Sevil apartmanda yaşanılanlar sırasında kendinden olmadığı için ailesi ile Erhan’ın arasında geçen konuşmaları tam anlayamamıştı Şimdi Erhan söyleyince hatırlamıştı birazını.
“Gelen polisler benim bu davalarda birlikte çalıştığım arkadaşlarımdı. Sadece ailenin gözünü korkutmak istedik. Bu onların sana yeniden şiddet uygulamalarının önüne geçecek. Apartman da artık biliyor her şeyi, bu yüzden babanın ya da o sersem oğlanın sana bulaşmaya cesaret edeceklerini sanmıyorum artık!”
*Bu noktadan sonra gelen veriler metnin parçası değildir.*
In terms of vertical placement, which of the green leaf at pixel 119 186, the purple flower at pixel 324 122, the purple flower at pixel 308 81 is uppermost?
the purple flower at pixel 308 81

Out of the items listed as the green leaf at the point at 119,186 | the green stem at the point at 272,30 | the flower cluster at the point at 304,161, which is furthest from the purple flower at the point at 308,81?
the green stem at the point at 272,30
“Mustafa!” dedi Sevil inler gibi.
“Her ne haltsa!” dedi Erhan elini sallayarak, kızın hikayesini duyduktan sonra daha çok gıcık kapmıştı oğlana. Sonuç olarak babaları aynıydı ikisinin ve Sevil onun ablasıydı. Adam olsa ablasına karşı babasını kışkırtacağına ona sahip çıkardı. Kızın tek günahı adamın ilk karısından kız doğmuş olmasıydı.
Erhan polis arkadaşını arayıp ifade alabileceklerini haber verdi. Onlar da gelip ailesinin korktuğunu ve en azından bu korku geçene değin ona el sürmeyeceklerini söylediler. Yeniden olursa izleyeceği prosedürleri, arayabileceği numaraları ve kadın sığınma evlerinin iletişim bilgilerinin olduğu bir dosyayı teslim edip ayrıldılar.
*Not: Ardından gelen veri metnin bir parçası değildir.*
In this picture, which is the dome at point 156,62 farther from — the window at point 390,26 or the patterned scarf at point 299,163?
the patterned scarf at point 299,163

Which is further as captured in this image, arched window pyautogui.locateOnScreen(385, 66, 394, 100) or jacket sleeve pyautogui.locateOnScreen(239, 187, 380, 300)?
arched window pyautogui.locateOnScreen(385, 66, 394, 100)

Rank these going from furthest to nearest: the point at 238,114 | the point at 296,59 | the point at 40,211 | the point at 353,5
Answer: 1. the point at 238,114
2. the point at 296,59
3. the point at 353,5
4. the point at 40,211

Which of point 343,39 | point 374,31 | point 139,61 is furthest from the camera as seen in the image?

Hastanede de yapılacak başka bir işlem olmadığı için Sevil’i taburcu ettiler ve birlikte dışarı çıktılar.
“Ne yapmak istiyorsun şimdi?” diye sordu Erhan.
Sevil öyle çaresiz ve endişeli görünüyordu ki onu yeniden eve götürüp bırakmak içine hiç sinmiyordu.
“Eve gitmeliyim!” dedi Sevil
“Kimse seni arayıp sormadı, gitmek zorunda değilsin!”
“Gidecek yerim olmadığını söyledim!”
“Bir otel ayarlayabilirim istersen!”
“Asla olmaz!” dedi Sevil korkuyla.
“Hayır bak yanlış anlama, uzak kalman için, iki ayrı oda tutarım, seni yalnız bırakmam, rahatsız da etmem!”
“Hayır teşekkür ederim, eninde sonunda olacaklar için kaçmaya gerek yok, eve gidelim lütfen!”
“Tamam!” dedi Erhan çaresizce ve birlikte arabaya binim sessizce eve vardılar.
Kapıyı Kemal bey açtı ve hiç bir şey söylemeden geri çekilip Sevil’in içeri girmesine müsaade etti.
“Darp raporu aldım hastaneden!” dedi Erhan elindeki dosyayı sallayarak, “Gözüm üzerinizde, bu kızın ıh dediğini duyarsam kapıyı kırar içeri dalarım! Sevil’i hem hastanede hem apartmanda sürekli kontrol edeceğim. Duydunuz mu? Bir daha yanında ben varım diye kıza bir şey söylerseniz kötü olur!”
Kemal bey bir şey söylemeden kapattı kapıyı Erhan’ın yüzüne. Erhan dosya tutan eli havada kaldı öylece ama yapabileceği hiç bir şey yoktu. Sadece onların gerçekten korktuğunu umuyordu.
“Odana git gözüme gözükme!” dedi Kemal bey Sevil’in yüzüne bakmadan.
Sevil hızla salondan geçip evdekilere hiç bakmadan odasına gitti ve kapıyı arkasından kilitledi.
“Sabah gidecek mi gene o hastaneye?” diyecek oldu Mevhibe hanım.
“Gitsin!” dedi Kemal bey ters ters, “Karışma sen! Siz gidip şu nişan işini halledin bir an önce! Bu itin kızın peşinen ayrılacağı yok, elimden bir kaza çıkmasın benim!”